マスカケ線に願いを

「結構綺麗なんですね」
「だろ」

 雨ざらしになってるはずのその場所は、誰かが清掃しているのか、コケや汚泥があるわけではなく綺麗だった。ベンチまで置いてあった。

「司法書士はあんまり上がってこないからな」

 そう。二階にオフィスを構える私達がわざわざ上に行ったりしないのだ。
 軽く払ってベンチに座った久島弁護士に習って、私も隣に座った。

「今日も手作り弁当だね」
「はい。市販のお弁当だと多すぎるときがあるので。栄養も偏りますしね」

 久島弁護士は感嘆の声を漏らす。

「沢山仕事もあるだろうに、まめだね」
「簡単なものですから」

 久島弁護士も自分の弁当を出す。

「あれ、そういう久島弁護士も手作り弁当ですか?」
「ああ、妹がな」
「妹さんがいらっしゃるんですか」

 お兄ちゃんのために手作り弁当を作るなんて、微笑ましい。
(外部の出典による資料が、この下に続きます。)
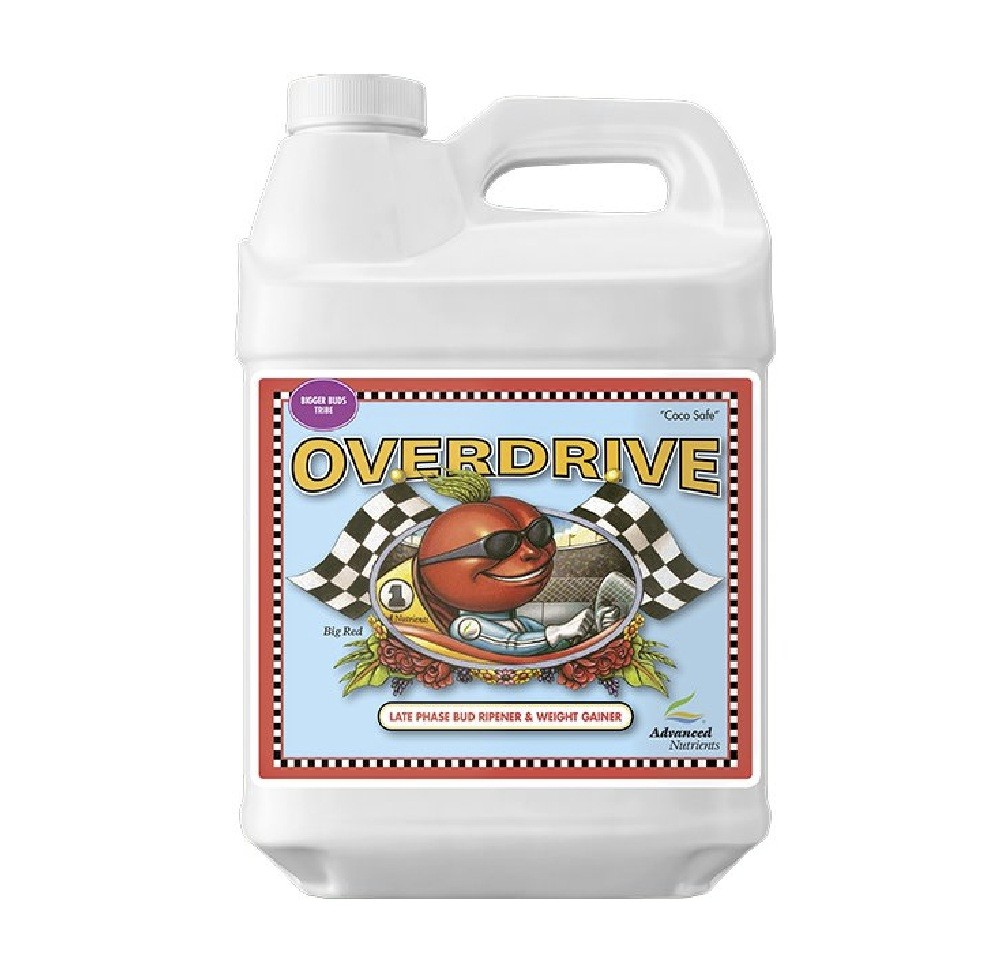 Advanced Nutrients Overdrive 500 mL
しかし久島弁護士は何やら険しい顔をしている。

「いや、花嫁修業の一環らしい」
「花嫁修業、ですか」
「あんな生意気で可愛くない妹も嫁に行くんだな」

 といいながらも、妹さんを語る久島弁護士はどこか嬉しそうで、悔しそうだった。

「……もしかして、久島弁護士は妹さんを溺愛しちゃったりしてます?」

 私の言葉に、久島弁護士は目を見張った。そして笑う。

「はは、やっぱり杏奈ちゃんはズバッとものを言うね」
「あれ、冗談のつもりだったんですけど、本当にそうでした?」
「いや、今のは全然冗談に聞こえなかった!」

 そんなふうに笑いながら一緒にお弁当を食べる。